1. Data Scraping Pipeline

Extract data from Telegram channels using telethon and custom Python scripts.
Target channels include:
- DoctorsET
- Chemed Telegram Channel
- Yetena Weg
- EAHCI
- Additional channels from Telegram Stats.
Collect and store images for object detection.

2. Data Cleaning and Transformation

Perform cleaning operations:
- Remove duplicates.
- Handle missing values.
- Standardize formats.
Transform data using DBT (Data Build Tool) for SQL-based processing.

3. Object Detection Using YOLO

Detect objects in images from Telegram channels using YOLO.
Process detection results for bounding boxes, confidence scores, and class labels.
Store extracted insights in the database.

4. Data Warehouse Design

Centralized storage for cleaned and enriched data.
Facilitate advanced analytics to identify trends, patterns, and insights.

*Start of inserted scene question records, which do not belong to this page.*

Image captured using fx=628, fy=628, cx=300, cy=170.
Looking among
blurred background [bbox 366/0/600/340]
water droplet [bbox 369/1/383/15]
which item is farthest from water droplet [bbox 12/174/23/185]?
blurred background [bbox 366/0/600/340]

5. Exposing Data via FastAPI

RESTful API endpoints for CRUD operations.
Integrate with SQLAlchemy for database management.

Technologies Used

Languages: Python
Libraries and Frameworks:
- Data Scraping: telethon
- Data Transformation: DBT, SQLAlchemy
- Object Detection: YOLO (PyTorch, OpenCV)
- API Development: FastAPI, Uvicorn
Database: PostgreSQL (or similar relational database)
Logging & Monitoring: Custom logging for pipeline tracking.

Use Case

This solution provides actionable intelligence about Ethiopian medical businesses by:

Centralizing fragmented data scraped from Telegram channels.
Enhancing analysis with object detection.
Supporting fast, reliable decision-making through structured and queryable data.

Setup Instructions

1. Clone the Repository

git clone https://github.com/your-repo-name.git
cd Kara-Solutions-main

2. Set Up the Environment

Install dependencies:
```
pip install -r requirements.txt
```
Configure database settings in database.py.

3. Run Data Pipelines

Execute scripts for data scraping, cleaning, and transformation.

4. Set Up YOLO

Clone the YOLO repository:

git clone https://github.com/ultralytics/yolov5.git
cd yolov5
pip install -r requirements.txt

5. Run FastAPI Server

Start the server:
```
uvicorn scripts.main:app --reload
```

Deliverables

Data scraping and transformation pipelines.
Object detection insights from Telegram images.
Scalable data warehouse with ETL/ELT processes.
RESTful API for data access and management.

Contributions

Contributions are welcome! Please fork the repository and submit a pull request for feature suggestions or bug fixes.